§ **What to produce**: Update the lines below so that every "chart" becomes "graph", with everything else left unchanged. Leave the pictures out of your answer.

§ §

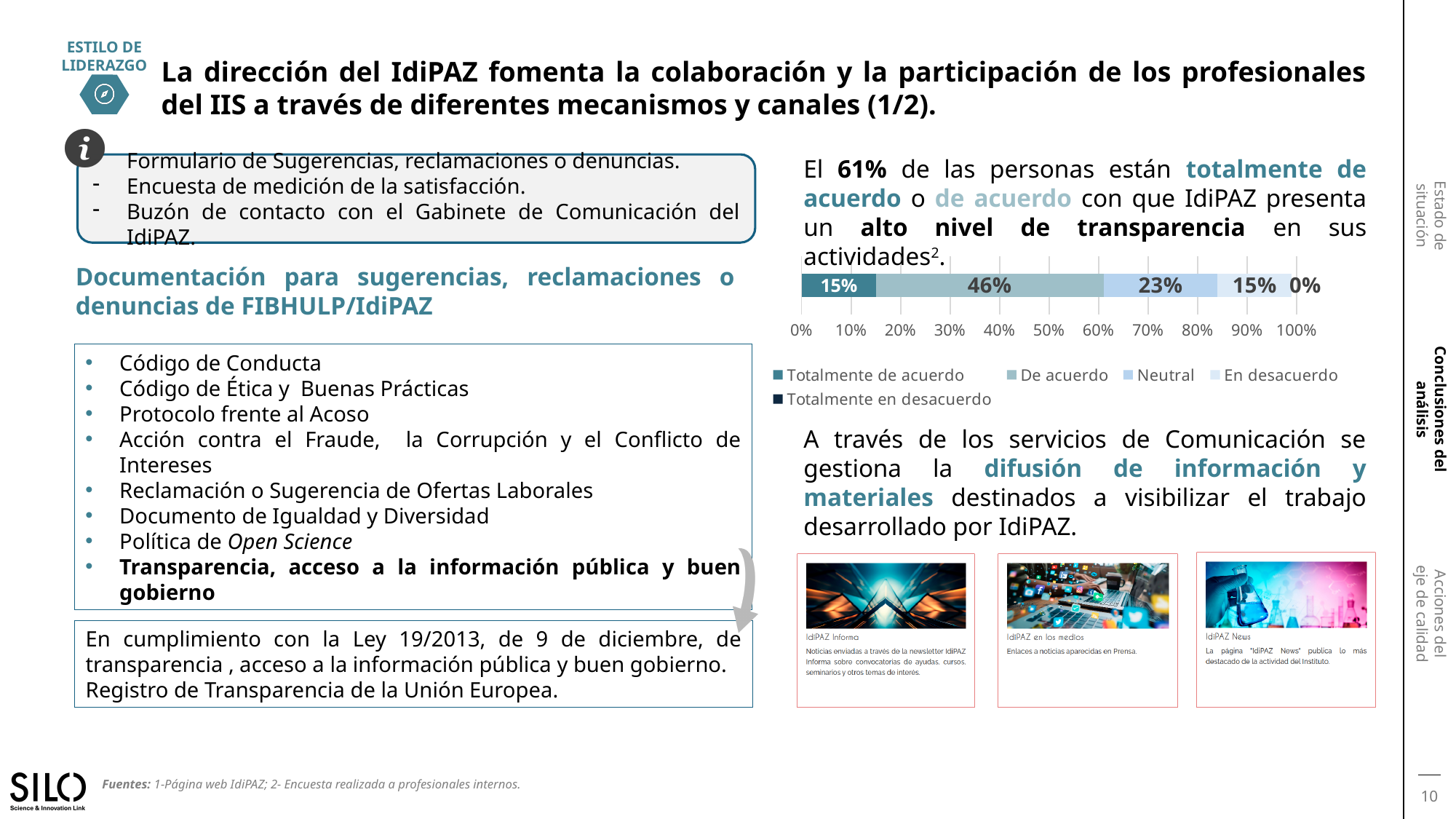
What percentage of respondents are 'En desacuerdo' in the chart? 15% What percentage of respondents are 'De acuerdo' in the chart? 46% Which is larger in the chart, the 'Neutral' share or the 'En desacuerdo' share? Neutral How many series does the chart legend list? 5 What percentage of respondents are 'Neutral' in the chart? 23% What is the difference between the 'De acuerdo' and 'Neutral' shares in the chart? 23% What type of chart is shown on the slide? Stacked bar chart What percentage of respondents are 'Totalmente en desacuerdo' in the chart? 0% What percentage of respondents are 'Totalmente de acuerdo' in the chart? 15% What is the combined share of 'Totalmente de acuerdo' and 'De acuerdo' in the chart? 61% Which response category has the smallest share in the chart? Totalmente en desacuerdo Which response category has the largest share in the chart? De acuerdo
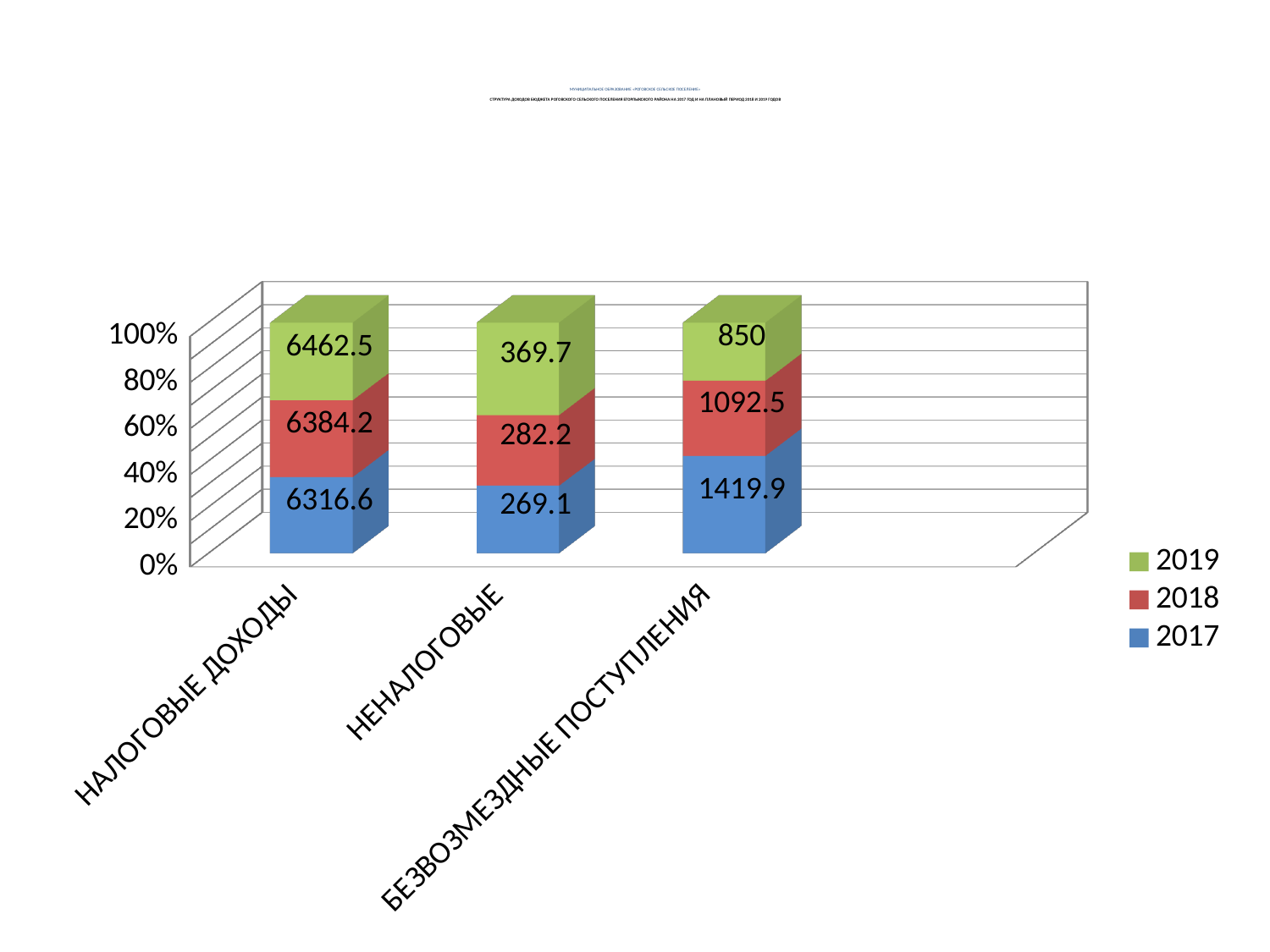
What is the value for 2018 in the НЕНАЛОГОВЫЕ category? 282.2 How many categories are shown on the x axis? 3 What is the difference between the 2019 and 2017 values for НАЛОГОВЫЕ ДОХОДЫ? 145.9 Which category has the highest value for 2017? НАЛОГОВЫЕ ДОХОДЫ What is the value for 2019 in the НАЛОГОВЫЕ ДОХОДЫ category? 6462.5 What is the value for 2019 in the БЕЗВОЗМЕЗДНЫЕ ПОСТУПЛЕНИЯ category? 850 Which category has the lowest value for 2019? НЕНАЛОГОВЫЕ What is the value for 2017 in the БЕЗВОЗМЕЗДНЫЕ ПОСТУПЛЕНИЯ category? 1419.9 Which colour represents the 2018 series in the legend? Red How many series does the legend list? 3 What kind of chart is shown on the slide? Stacked bar chart Which is larger for БЕЗВОЗМЕЗДНЫЕ ПОСТУПЛЕНИЯ: the 2017 value or the 2019 value? 2017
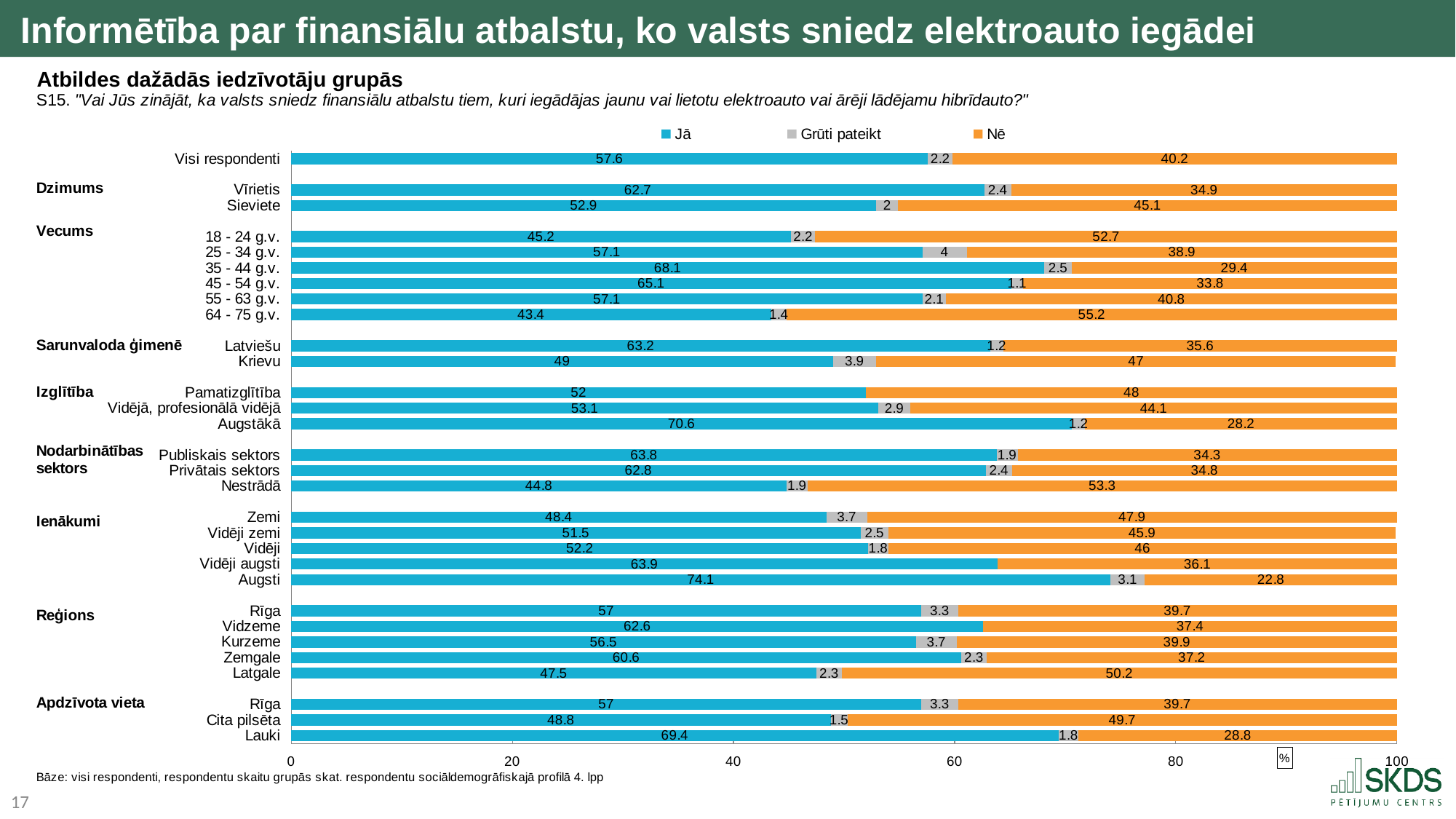
Which has a larger "Nē" value, Latviešu or Krievu? Krievu What is the "Jā" value for Lauki? 69.4 What is the "Nē" value for Sieviete? 45.1 Which category has the lowest "Jā" value? 64 - 75 g.v. What is the difference between the "Jā" values for Vīrietis and Sieviete? 9.8 What is the total of the "Jā" and "Nē" values for Augstākā? 98.8 Which legend entry is shown in orange? Nē What is the "Jā" value for Visi respondenti? 57.6 What kind of chart is shown on the slide? Stacked bar chart What is the "Grūti pateikt" value for 25 - 34 g.v.? 4 Which category has the highest "Jā" value? Augsti How many series does the legend list? 3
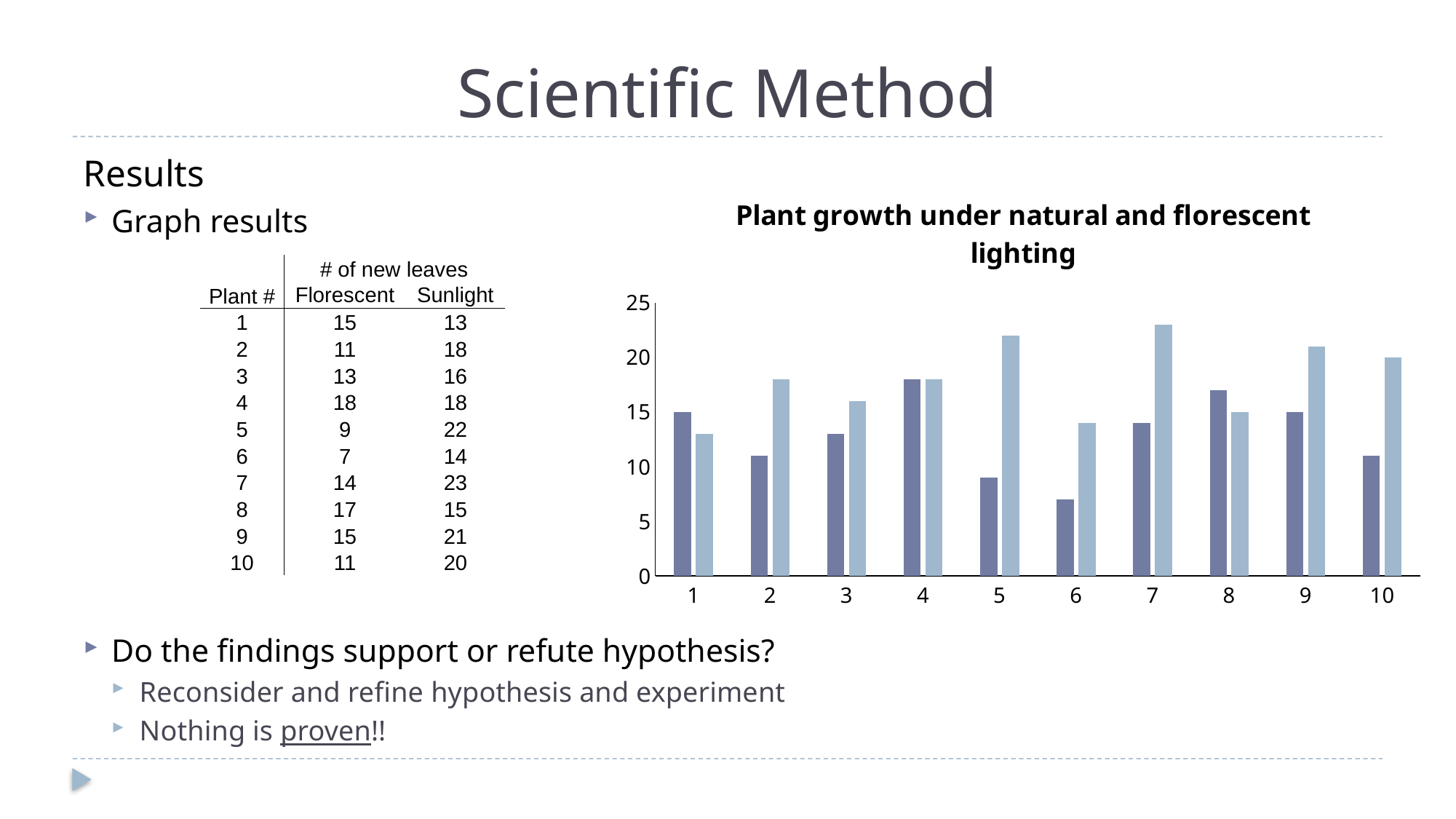
Is the value of the darker bar for plant 6 greater or less than 10? less For plant 8, which bar is taller, the darker bar or the lighter bar? the darker bar How many plants (categories) are shown on the x axis of the chart? 10 What is the title of the chart? Plant growth under natural and florescent lighting Which plant has the shortest darker bar? 6 For plant 2, which bar is taller, the darker bar or the lighter bar? the lighter bar What kind of chart is shown on the slide? bar chart What is the value of the lighter bar for plant 10? 20 Is the value of the lighter bar for plant 5 greater or less than 20? greater Using the table values, what is the difference between the Sunlight and Florescent values for plant 5? 13 What is the value of the lighter bar for plant 8? 15 What is the value of the darker bar for plant 1? 15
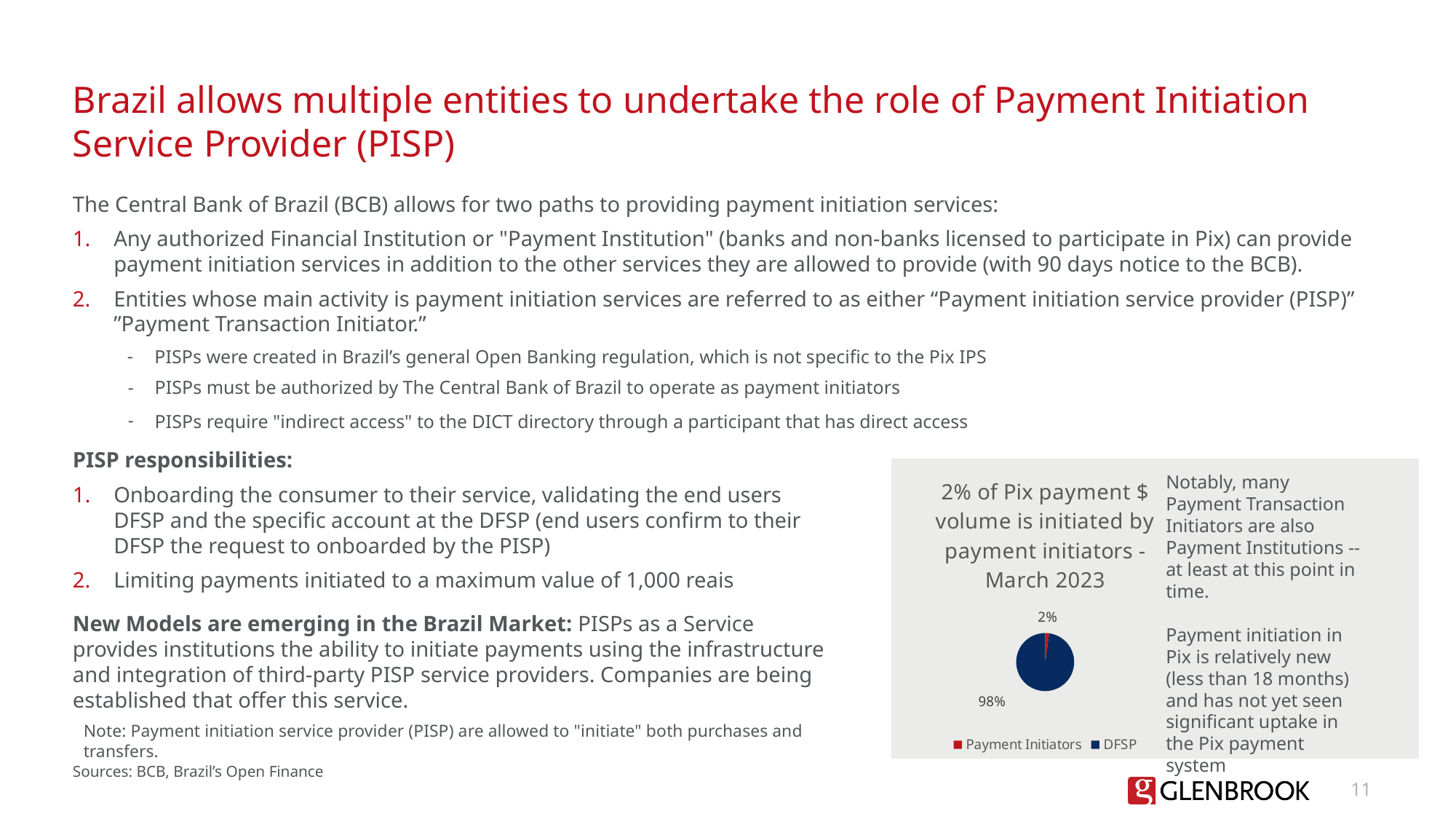
Which is larger in the pie chart, the Payment Initiators slice or the DFSP slice? DFSP Which slice of the pie chart is the largest? DFSP How many entries does the pie chart's legend list? 2 What is the difference in percentage points between the DFSP slice and the Payment Initiators slice? 96 percentage points What share of Pix payment $ volume is attributed to Payment Initiators in the pie chart? 2% How many slices does the pie chart have? 2 What is the title of the pie chart? 2% of Pix payment $ volume is initiated by payment initiators - March 2023 What colour is the Payment Initiators slice in the pie chart? red Which slice of the pie chart is the smallest? Payment Initiators What kind of chart is shown on the slide? pie chart What share of Pix payment $ volume is attributed to DFSP in the pie chart? 98%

§ §

§ **Solution for this problem**:
What percentage of respondents are 'En desacuerdo' in the graph? 15% What percentage of respondents are 'De acuerdo' in the graph? 46% Which is larger in the graph, the 'Neutral' share or the 'En desacuerdo' share? Neutral How many series does the graph legend list? 5 What percentage of respondents are 'Neutral' in the graph? 23% What is the difference between the 'De acuerdo' and 'Neutral' shares in the graph? 23% What type of graph is shown on the slide? Stacked bar graph What percentage of respondents are 'Totalmente en desacuerdo' in the graph? 0% What percentage of respondents are 'Totalmente de acuerdo' in the graph? 15% What is the combined share of 'Totalmente de acuerdo' and 'De acuerdo' in the graph? 61% Which response category has the smallest share in the graph? Totalmente en desacuerdo Which response category has the largest share in the graph? De acuerdo
What is the value for 2018 in the НЕНАЛОГОВЫЕ category? 282.2 How many categories are shown on the x axis? 3 What is the difference between the 2019 and 2017 values for НАЛОГОВЫЕ ДОХОДЫ? 145.9 Which category has the highest value for 2017? НАЛОГОВЫЕ ДОХОДЫ What is the value for 2019 in the НАЛОГОВЫЕ ДОХОДЫ category? 6462.5 What is the value for 2019 in the БЕЗВОЗМЕЗДНЫЕ ПОСТУПЛЕНИЯ category? 850 Which category has the lowest value for 2019? НЕНАЛОГОВЫЕ What is the value for 2017 in the БЕЗВОЗМЕЗДНЫЕ ПОСТУПЛЕНИЯ category? 1419.9 Which colour represents the 2018 series in the legend? Red How many series does the legend list? 3 What kind of graph is shown on the slide? Stacked bar graph Which is larger for БЕЗВОЗМЕЗДНЫЕ ПОСТУПЛЕНИЯ: the 2017 value or the 2019 value? 2017
Which has a larger "Nē" value, Latviešu or Krievu? Krievu What is the "Jā" value for Lauki? 69.4 What is the "Nē" value for Sieviete? 45.1 Which category has the lowest "Jā" value? 64 - 75 g.v. What is the difference between the "Jā" values for Vīrietis and Sieviete? 9.8 What is the total of the "Jā" and "Nē" values for Augstākā? 98.8 Which legend entry is shown in orange? Nē What is the "Jā" value for Visi respondenti? 57.6 What kind of graph is shown on the slide? Stacked bar graph What is the "Grūti pateikt" value for 25 - 34 g.v.? 4 Which category has the highest "Jā" value? Augsti How many series does the legend list? 3
Is the value of the darker bar for plant 6 greater or less than 10? less For plant 8, which bar is taller, the darker bar or the lighter bar? the darker bar How many plants (categories) are shown on the x axis of the graph? 10 What is the title of the graph? Plant growth under natural and florescent lighting Which plant has the shortest darker bar? 6 For plant 2, which bar is taller, the darker bar or the lighter bar? the lighter bar What kind of graph is shown on the slide? bar graph What is the value of the lighter bar for plant 10? 20 Is the value of the lighter bar for plant 5 greater or less than 20? greater Using the table values, what is the difference between the Sunlight and Florescent values for plant 5? 13 What is the value of the lighter bar for plant 8? 15 What is the value of the darker bar for plant 1? 15
Which is larger in the pie graph, the Payment Initiators slice or the DFSP slice? DFSP Which slice of the pie graph is the largest? DFSP How many entries does the pie graph's legend list? 2 What is the difference in percentage points between the DFSP slice and the Payment Initiators slice? 96 percentage points What share of Pix payment $ volume is attributed to Payment Initiators in the pie graph? 2% How many slices does the pie graph have? 2 What is the title of the pie graph? 2% of Pix payment $ volume is initiated by payment initiators - March 2023 What colour is the Payment Initiators slice in the pie graph? red Which slice of the pie graph is the smallest? Payment Initiators What kind of graph is shown on the slide? pie graph What share of Pix payment $ volume is attributed to DFSP in the pie graph? 98%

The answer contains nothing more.